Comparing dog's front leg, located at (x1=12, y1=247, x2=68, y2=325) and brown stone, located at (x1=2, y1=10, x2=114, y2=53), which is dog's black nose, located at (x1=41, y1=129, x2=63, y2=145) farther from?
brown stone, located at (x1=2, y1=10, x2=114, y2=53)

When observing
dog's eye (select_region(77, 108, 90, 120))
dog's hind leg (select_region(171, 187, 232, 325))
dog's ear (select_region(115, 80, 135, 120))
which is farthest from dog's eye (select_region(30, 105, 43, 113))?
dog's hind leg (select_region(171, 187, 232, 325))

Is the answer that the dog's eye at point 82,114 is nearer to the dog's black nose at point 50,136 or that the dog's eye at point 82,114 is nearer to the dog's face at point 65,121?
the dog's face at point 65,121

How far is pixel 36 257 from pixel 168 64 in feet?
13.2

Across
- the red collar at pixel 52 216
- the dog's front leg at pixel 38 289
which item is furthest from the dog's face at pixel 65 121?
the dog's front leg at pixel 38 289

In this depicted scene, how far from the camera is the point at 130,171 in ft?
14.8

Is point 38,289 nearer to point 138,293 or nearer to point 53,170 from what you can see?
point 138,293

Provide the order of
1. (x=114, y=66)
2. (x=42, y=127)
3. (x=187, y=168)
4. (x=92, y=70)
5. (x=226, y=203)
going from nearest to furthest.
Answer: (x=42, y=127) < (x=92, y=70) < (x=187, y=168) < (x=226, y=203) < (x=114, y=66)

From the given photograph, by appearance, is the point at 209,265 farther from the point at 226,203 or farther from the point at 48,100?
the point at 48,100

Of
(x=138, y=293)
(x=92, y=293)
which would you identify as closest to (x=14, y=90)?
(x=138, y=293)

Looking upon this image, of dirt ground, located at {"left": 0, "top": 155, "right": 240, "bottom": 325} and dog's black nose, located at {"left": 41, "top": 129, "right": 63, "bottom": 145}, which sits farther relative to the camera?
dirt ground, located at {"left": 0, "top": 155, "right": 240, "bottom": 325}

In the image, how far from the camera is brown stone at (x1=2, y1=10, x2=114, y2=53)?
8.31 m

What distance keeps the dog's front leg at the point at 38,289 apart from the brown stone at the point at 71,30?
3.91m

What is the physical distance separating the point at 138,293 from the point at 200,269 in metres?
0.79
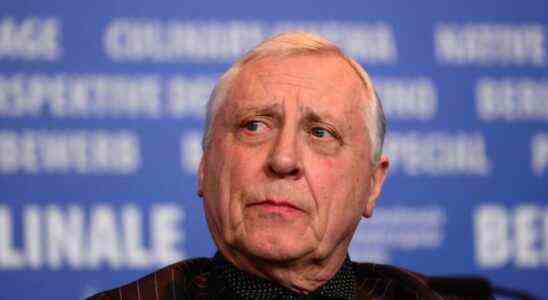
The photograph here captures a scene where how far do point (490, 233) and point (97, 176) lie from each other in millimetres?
1451

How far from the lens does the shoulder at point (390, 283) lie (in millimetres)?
2330

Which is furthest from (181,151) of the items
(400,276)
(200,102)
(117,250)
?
(400,276)

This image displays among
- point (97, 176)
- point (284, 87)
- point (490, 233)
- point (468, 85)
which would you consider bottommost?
point (490, 233)

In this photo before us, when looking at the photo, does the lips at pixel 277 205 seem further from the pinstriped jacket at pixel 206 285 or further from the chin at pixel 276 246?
the pinstriped jacket at pixel 206 285

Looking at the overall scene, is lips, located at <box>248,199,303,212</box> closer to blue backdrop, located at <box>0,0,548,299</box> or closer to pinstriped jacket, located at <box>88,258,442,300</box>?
pinstriped jacket, located at <box>88,258,442,300</box>

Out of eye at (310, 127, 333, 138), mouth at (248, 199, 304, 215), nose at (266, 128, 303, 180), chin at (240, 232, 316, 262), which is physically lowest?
chin at (240, 232, 316, 262)

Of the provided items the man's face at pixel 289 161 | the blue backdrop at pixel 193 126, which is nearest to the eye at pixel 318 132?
the man's face at pixel 289 161

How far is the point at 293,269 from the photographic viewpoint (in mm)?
2162

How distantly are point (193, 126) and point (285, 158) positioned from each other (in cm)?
155

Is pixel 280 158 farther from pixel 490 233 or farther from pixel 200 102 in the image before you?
pixel 490 233

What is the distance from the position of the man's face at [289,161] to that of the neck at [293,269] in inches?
1.1

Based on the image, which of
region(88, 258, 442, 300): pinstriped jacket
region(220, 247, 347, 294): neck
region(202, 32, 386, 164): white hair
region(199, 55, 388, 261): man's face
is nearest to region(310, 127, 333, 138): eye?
region(199, 55, 388, 261): man's face

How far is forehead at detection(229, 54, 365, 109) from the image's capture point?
7.11ft

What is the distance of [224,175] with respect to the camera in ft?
7.07
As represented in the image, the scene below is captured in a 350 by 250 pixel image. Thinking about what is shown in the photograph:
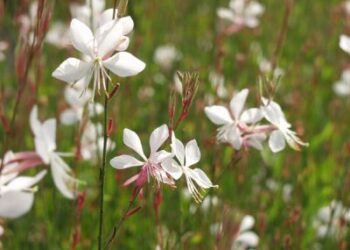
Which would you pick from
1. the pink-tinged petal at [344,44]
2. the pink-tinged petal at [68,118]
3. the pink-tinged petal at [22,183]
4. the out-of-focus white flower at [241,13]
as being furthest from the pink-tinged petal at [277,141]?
the out-of-focus white flower at [241,13]

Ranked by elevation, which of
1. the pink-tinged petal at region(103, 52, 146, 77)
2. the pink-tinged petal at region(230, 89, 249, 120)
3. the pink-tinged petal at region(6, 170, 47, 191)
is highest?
the pink-tinged petal at region(103, 52, 146, 77)

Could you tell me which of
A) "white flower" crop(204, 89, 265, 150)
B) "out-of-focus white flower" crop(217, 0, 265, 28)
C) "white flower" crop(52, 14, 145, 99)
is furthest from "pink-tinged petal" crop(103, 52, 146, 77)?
"out-of-focus white flower" crop(217, 0, 265, 28)

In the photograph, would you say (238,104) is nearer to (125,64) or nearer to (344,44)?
(344,44)

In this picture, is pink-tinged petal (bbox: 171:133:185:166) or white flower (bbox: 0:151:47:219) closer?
pink-tinged petal (bbox: 171:133:185:166)

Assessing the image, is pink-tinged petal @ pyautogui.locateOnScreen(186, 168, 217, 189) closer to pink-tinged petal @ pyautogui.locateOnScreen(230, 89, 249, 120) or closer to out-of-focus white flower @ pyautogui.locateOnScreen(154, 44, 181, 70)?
pink-tinged petal @ pyautogui.locateOnScreen(230, 89, 249, 120)

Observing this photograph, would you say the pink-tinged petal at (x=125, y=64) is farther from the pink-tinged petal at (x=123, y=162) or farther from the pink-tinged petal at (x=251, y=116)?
the pink-tinged petal at (x=251, y=116)

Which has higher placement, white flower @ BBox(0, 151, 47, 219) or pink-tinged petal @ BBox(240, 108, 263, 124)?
pink-tinged petal @ BBox(240, 108, 263, 124)
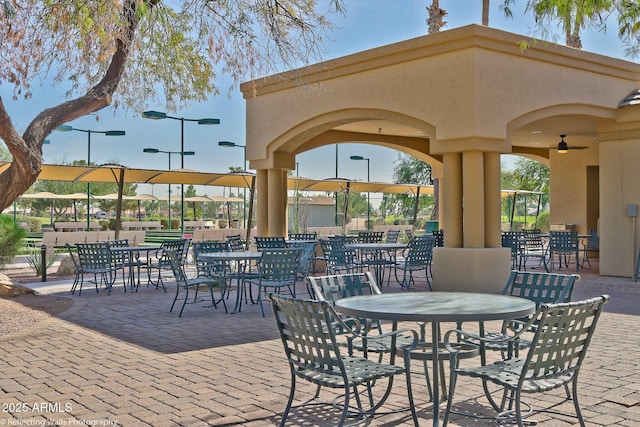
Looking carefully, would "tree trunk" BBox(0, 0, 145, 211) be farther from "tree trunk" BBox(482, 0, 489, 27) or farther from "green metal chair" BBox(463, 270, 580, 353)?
"tree trunk" BBox(482, 0, 489, 27)

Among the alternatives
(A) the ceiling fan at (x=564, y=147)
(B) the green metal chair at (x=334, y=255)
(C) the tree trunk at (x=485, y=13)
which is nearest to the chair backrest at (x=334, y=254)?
(B) the green metal chair at (x=334, y=255)

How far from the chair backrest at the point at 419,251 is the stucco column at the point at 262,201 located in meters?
5.24

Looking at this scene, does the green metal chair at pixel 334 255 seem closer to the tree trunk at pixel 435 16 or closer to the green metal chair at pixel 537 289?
the green metal chair at pixel 537 289

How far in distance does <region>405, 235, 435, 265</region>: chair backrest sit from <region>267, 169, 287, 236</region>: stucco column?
484cm

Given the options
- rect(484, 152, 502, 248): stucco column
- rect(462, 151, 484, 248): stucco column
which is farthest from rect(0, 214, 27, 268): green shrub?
rect(484, 152, 502, 248): stucco column

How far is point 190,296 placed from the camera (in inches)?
472

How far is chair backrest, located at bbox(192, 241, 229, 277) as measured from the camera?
1075 centimetres

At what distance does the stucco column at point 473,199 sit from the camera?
12148 mm

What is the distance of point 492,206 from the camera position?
12523mm

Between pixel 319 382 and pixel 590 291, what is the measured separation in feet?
30.4

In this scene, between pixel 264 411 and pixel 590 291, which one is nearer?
pixel 264 411

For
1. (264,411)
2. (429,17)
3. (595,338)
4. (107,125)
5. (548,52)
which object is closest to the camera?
(264,411)

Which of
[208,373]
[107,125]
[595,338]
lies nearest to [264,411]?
[208,373]

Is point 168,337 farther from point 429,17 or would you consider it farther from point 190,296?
point 429,17
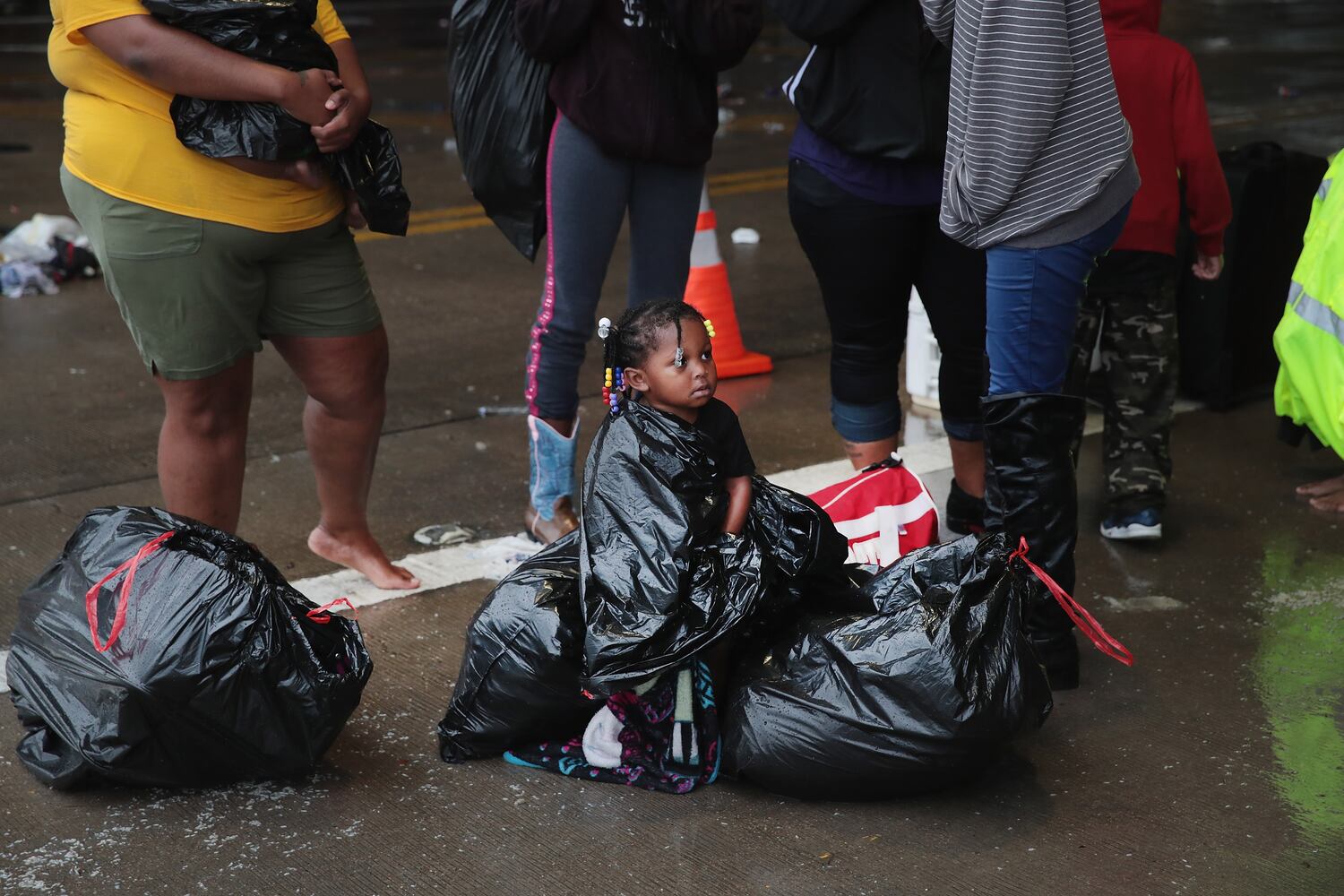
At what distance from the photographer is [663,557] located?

** Task objective **
Begin with the line that contains "How far is chair" and copy every line through the end of the listing, exactly as written, both ends included. Pictures are not part of the copy.

** The completed task **
How far is chair backrest, located at bbox(192, 241, 229, 277) as measured from the camera?
1075 centimetres

At what distance does the stucco column at point 473,199 sit from the camera?
12148 mm

What is the distance of point 492,206 from the camera position?
12523mm

Between pixel 319 382 and pixel 590 291, what is the measured separation in feet?
30.4

In this scene, between pixel 264 411 and pixel 590 291, which one is nearer?
pixel 264 411

For
1. (264,411)
2. (429,17)
3. (595,338)
4. (107,125)
5. (548,52)
which object is closest to the camera?
(264,411)

Which of
[208,373]
[107,125]
[595,338]
lies nearest to [264,411]?
[208,373]

Is point 168,337 farther from point 429,17 or would you consider it farther from point 190,296?
point 429,17
At what distance from the photographer is [663,557] located?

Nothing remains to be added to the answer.